(Saved data entries)
______

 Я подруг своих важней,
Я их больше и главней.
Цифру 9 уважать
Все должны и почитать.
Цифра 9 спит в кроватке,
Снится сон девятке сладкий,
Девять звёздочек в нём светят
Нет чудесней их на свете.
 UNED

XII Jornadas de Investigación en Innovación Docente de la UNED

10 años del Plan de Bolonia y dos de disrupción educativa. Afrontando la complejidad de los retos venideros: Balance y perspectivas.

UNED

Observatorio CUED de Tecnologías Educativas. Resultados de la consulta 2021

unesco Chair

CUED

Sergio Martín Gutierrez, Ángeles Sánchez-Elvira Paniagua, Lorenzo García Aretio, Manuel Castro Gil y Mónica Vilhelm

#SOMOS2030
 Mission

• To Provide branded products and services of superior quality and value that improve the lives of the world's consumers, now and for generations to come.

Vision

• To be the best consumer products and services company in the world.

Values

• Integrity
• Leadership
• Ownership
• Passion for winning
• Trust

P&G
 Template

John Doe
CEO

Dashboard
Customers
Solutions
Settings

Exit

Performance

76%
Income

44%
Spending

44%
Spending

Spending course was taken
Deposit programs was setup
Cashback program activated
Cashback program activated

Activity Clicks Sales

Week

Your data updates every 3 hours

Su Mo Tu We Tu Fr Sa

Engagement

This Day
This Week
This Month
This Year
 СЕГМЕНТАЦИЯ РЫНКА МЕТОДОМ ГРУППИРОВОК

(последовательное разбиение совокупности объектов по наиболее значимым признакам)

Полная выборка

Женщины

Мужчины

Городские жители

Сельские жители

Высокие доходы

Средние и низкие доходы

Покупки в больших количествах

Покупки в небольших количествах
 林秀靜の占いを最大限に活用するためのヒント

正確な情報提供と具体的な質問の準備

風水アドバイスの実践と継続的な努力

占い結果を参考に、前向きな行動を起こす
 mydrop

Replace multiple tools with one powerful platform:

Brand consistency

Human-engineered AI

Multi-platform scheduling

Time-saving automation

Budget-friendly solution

______

| DESCRIPTION OF THE TASK |
The records above need to be transcribed in full. Keep every character unchanged.

| WRITTEN REPLY |
 Я подруг своих важней,
Я их больше и главней.
Цифру 9 уважать
Все должны и почитать.
Цифра 9 спит в кроватке,
Снится сон девятке сладкий,
Девять звёздочек в нём светят
Нет чудесней их на свете.
 UNED

XII Jornadas de Investigación en Innovación Docente de la UNED

10 años del Plan de Bolonia y dos de disrupción educativa. Afrontando la complejidad de los retos venideros: Balance y perspectivas.

UNED

Observatorio CUED de Tecnologías Educativas. Resultados de la consulta 2021

unesco Chair

CUED

Sergio Martín Gutierrez, Ángeles Sánchez-Elvira Paniagua, Lorenzo García Aretio, Manuel Castro Gil y Mónica Vilhelm

#SOMOS2030
 Mission

• To Provide branded products and services of superior quality and value that improve the lives of the world's consumers, now and for generations to come.

Vision

• To be the best consumer products and services company in the world.

Values

• Integrity
• Leadership
• Ownership
• Passion for winning
• Trust

P&G
 Template

John Doe
CEO

Dashboard
Customers
Solutions
Settings

Exit

Performance

76%
Income

44%
Spending

44%
Spending

Spending course was taken
Deposit programs was setup
Cashback program activated
Cashback program activated

Activity Clicks Sales

Week

Your data updates every 3 hours

Su Mo Tu We Tu Fr Sa

Engagement

This Day
This Week
This Month
This Year
 СЕГМЕНТАЦИЯ РЫНКА МЕТОДОМ ГРУППИРОВОК

(последовательное разбиение совокупности объектов по наиболее значимым признакам)

Полная выборка

Женщины

Мужчины

Городские жители

Сельские жители

Высокие доходы

Средние и низкие доходы

Покупки в больших количествах

Покупки в небольших количествах
 林秀靜の占いを最大限に活用するためのヒント

正確な情報提供と具体的な質問の準備

風水アドバイスの実践と継続的な努力

占い結果を参考に、前向きな行動を起こす
 mydrop

Replace multiple tools with one powerful platform:

Brand consistency

Human-engineered AI

Multi-platform scheduling

Time-saving automation

Budget-friendly solution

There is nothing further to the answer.